Things to do:
1. From the Nosara healers page, please list every kind of class or session the writer says he attended almost every day.
2. Reproduce the Nosara healers page word for word, from "On Friday March" down to "the Soundcloud player.".

[Opening Supplied passage section]

An Evening of Exploration w/ Nosara’s Healers

 

On Friday March 17, The Harmony hosted a community gathering at the Juice Bar with yoga teachers, therapists and healers of different specialties to discuss “How we work”; an approach led by Harmony Writer in Residence, Jeff Warren. Jeff and his partner Sarah Barmak have spent a month in our unique community, and Jeff felt inspired to create this space for uniting all the outstanding healers that have fallen in love with this place.  Jeff’s written intro to the conversation is below (along with some pics from the evening taken by our friend Trevor Francis), with full audio of the community discussion available through the Soundcloud player. 

I’ve had the great privilege this past month of having access to the Harmony Hotel Healing Centre. That means that almost every day I’ve taken a yoga class, or a restorative class, or attended a meditation, or breathwork session, or a kirtan. There is a lot of diversity of what’s on offer, and the quality of the teaching is tremendous – so much wisdom and skill and expertise to have in one community, wow. Monica has done a superb job of putting together a genuinely healing curriculum for both visitors and locals.

One of the things I like to do when I’m attending these classes – as both a journalist and a meditation teacher (and a geek) – is listen carefully to how different teachers and healers talk about what they do. How do they orient people in their classes to ever-deeper experiences of healing and connection and wholeness? I always listen for the same things:

  • What is distinct to their particular expression and way of working, and what is shared by others?
  • What the heck is “healing” anyway?
  • And, finally, how do the things that happen here – which can seem very esoteric and specialist from the outside – how do they relate to our standard Western models of health and healing?

[Closing Supplied passage section]
[Opening Extracted material section]

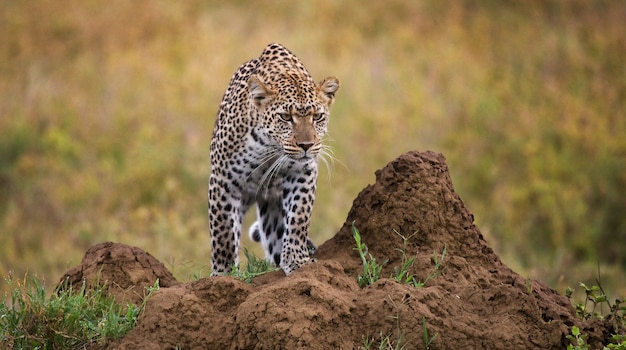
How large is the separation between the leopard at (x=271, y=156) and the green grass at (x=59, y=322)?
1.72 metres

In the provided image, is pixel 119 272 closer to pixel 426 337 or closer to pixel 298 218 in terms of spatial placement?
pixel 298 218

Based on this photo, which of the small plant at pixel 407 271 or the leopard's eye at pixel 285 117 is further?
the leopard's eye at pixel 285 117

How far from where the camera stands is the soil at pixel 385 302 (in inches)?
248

[Closing Extracted material section]
[Opening Extracted material section]

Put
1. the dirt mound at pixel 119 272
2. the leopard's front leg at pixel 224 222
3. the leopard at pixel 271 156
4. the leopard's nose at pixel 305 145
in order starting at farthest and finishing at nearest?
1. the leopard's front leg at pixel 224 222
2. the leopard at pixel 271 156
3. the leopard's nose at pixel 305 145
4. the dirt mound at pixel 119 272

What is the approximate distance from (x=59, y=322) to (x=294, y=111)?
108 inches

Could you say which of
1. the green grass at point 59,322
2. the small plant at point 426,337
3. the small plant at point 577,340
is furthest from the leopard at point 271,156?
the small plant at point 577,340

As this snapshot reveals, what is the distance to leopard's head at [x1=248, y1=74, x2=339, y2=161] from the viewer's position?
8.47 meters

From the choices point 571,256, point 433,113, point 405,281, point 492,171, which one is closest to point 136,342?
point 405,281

[Closing Extracted material section]
[Opening Extracted material section]

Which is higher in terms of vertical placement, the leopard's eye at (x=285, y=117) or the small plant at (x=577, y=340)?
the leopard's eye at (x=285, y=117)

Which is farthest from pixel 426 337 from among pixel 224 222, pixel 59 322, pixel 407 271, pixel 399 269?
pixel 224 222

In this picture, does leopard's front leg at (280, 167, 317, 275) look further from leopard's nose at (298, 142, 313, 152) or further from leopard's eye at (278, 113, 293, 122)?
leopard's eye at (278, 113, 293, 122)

[Closing Extracted material section]

Answers by task:
1. yoga class, restorative class, meditation, breathwork session, kirtan

2.
On Friday March 17, The Harmony hosted a community gathering at the Juice Bar with yoga teachers, therapists and healers of different specialties to discuss “How we work”; an approach led by Harmony Writer in Residence, Jeff Warren. Jeff and his partner Sarah Barmak have spent a month in our unique community, and Jeff felt inspired to create this space for uniting all the outstanding healers that have fallen in love with this place.  Jeff’s written intro to the conversation is below (along with some pics from the evening taken by our friend Trevor Francis), with full audio of the community discussion available through the Soundcloud player.